START Input data

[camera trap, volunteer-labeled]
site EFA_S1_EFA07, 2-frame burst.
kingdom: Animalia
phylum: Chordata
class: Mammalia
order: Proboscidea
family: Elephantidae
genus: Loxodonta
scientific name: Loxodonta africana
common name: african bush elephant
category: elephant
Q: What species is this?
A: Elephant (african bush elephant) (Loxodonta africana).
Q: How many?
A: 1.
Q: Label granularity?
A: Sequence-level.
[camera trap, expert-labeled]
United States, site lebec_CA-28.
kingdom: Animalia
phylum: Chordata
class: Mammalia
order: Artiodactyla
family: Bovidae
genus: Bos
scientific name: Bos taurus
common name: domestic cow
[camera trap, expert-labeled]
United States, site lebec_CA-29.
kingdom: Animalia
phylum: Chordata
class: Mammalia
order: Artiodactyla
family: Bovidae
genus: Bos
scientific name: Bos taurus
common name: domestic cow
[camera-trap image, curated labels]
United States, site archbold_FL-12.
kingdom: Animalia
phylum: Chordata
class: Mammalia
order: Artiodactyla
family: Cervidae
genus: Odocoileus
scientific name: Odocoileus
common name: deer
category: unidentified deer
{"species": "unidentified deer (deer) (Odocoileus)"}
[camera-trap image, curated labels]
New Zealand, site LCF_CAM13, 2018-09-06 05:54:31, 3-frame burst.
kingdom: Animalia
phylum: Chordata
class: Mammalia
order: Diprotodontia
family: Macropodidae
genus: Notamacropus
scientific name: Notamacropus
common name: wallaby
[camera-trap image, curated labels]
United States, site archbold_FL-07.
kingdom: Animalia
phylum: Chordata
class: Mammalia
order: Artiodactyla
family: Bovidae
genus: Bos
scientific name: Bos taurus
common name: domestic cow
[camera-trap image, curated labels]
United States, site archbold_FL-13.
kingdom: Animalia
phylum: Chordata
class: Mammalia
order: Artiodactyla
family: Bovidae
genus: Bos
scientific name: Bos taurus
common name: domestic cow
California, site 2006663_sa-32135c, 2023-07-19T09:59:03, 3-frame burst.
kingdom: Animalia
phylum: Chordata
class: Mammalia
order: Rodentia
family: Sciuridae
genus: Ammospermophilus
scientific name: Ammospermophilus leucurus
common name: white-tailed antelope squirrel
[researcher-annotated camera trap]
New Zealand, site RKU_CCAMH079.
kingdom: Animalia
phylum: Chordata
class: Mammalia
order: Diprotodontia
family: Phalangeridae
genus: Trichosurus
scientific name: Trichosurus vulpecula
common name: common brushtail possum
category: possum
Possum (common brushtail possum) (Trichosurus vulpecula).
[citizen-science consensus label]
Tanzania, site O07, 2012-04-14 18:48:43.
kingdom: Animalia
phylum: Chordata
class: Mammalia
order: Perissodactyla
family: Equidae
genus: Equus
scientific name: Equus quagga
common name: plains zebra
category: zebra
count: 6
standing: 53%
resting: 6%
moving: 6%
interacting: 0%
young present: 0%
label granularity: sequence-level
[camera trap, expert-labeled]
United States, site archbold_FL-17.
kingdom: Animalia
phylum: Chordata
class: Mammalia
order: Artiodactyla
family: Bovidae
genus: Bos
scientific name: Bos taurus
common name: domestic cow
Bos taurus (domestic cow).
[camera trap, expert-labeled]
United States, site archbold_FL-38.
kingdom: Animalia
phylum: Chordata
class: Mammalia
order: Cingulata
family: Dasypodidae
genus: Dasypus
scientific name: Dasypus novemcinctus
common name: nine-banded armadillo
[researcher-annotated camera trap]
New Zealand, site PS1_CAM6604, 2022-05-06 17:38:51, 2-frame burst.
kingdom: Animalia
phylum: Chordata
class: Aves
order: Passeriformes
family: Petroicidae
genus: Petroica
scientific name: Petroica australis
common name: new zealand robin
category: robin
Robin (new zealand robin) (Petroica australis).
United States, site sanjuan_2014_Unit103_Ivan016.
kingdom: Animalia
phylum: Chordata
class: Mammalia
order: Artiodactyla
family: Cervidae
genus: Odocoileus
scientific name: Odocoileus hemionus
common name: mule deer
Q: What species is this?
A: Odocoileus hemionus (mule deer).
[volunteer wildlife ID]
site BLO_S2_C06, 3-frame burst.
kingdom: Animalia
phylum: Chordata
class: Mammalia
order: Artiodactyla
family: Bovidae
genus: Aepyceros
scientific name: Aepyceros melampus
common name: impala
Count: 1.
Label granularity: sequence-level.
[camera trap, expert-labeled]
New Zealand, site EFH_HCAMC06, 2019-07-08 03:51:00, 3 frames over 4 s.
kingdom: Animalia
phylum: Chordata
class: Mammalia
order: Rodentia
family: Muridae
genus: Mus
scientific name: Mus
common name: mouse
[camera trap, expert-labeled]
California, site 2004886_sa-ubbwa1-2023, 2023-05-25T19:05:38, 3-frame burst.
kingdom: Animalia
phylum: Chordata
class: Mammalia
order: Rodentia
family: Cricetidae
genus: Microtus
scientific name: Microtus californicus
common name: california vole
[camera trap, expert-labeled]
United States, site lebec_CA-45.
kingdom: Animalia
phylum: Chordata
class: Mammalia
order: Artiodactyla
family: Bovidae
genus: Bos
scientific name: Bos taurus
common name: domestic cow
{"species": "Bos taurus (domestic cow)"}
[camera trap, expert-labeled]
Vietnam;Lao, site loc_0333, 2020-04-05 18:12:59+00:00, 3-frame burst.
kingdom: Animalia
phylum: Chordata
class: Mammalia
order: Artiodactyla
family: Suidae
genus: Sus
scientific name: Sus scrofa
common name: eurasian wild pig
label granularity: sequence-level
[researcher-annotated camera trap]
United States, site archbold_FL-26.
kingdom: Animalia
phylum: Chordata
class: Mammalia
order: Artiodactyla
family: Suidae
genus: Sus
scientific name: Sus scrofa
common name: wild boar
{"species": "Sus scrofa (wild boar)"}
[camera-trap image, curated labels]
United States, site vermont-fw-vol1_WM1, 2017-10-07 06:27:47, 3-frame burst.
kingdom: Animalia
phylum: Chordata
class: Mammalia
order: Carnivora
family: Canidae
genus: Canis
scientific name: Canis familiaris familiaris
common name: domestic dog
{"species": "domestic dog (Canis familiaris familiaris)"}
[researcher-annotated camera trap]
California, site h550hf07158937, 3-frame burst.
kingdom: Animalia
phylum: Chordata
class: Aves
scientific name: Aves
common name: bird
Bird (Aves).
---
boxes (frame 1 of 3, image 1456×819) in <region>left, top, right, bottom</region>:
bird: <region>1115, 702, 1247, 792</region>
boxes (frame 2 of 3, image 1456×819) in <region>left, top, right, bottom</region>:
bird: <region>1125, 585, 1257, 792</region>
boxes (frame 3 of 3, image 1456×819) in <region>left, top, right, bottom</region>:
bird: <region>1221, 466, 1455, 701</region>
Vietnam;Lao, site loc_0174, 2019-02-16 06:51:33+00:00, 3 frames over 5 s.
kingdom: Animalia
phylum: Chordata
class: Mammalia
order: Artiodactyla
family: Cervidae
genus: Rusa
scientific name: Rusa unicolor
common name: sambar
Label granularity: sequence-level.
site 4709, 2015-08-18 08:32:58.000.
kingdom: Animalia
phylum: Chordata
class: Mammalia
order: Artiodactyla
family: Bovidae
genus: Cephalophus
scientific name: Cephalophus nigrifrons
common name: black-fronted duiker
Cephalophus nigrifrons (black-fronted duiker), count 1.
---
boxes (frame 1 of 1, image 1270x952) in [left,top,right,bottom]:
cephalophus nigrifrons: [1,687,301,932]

END Input data

Exercise aim
When you repeat the lines, start with the first line of the material and end with the line that contains "common name: deer", keeping both and reproducing each exactly, with nothing added.

Written response
[camera trap, volunteer-labeled]
site EFA_S1_EFA07, 2-frame burst.
kingdom: Animalia
phylum: Chordata
class: Mammalia
order: Proboscidea
family: Elephantidae
genus: Loxodonta
scientific name: Loxodonta africana
common name: african bush elephant
category: elephant
Q: What species is this?
A: Elephant (african bush elephant) (Loxodonta africana).
Q: How many?
A: 1.
Q: Label granularity?
A: Sequence-level.
[camera trap, expert-labeled]
United States, site lebec_CA-28.
kingdom: Animalia
phylum: Chordata
class: Mammalia
order: Artiodactyla
family: Bovidae
genus: Bos
scientific name: Bos taurus
common name: domestic cow
[camera trap, expert-labeled]
United States, site lebec_CA-29.
kingdom: Animalia
phylum: Chordata
class: Mammalia
order: Artiodactyla
family: Bovidae
genus: Bos
scientific name: Bos taurus
common name: domestic cow
[camera-trap image, curated labels]
United States, site archbold_FL-12.
kingdom: Animalia
phylum: Chordata
class: Mammalia
order: Artiodactyla
family: Cervidae
genus: Odocoileus
scientific name: Odocoileus
common name: deer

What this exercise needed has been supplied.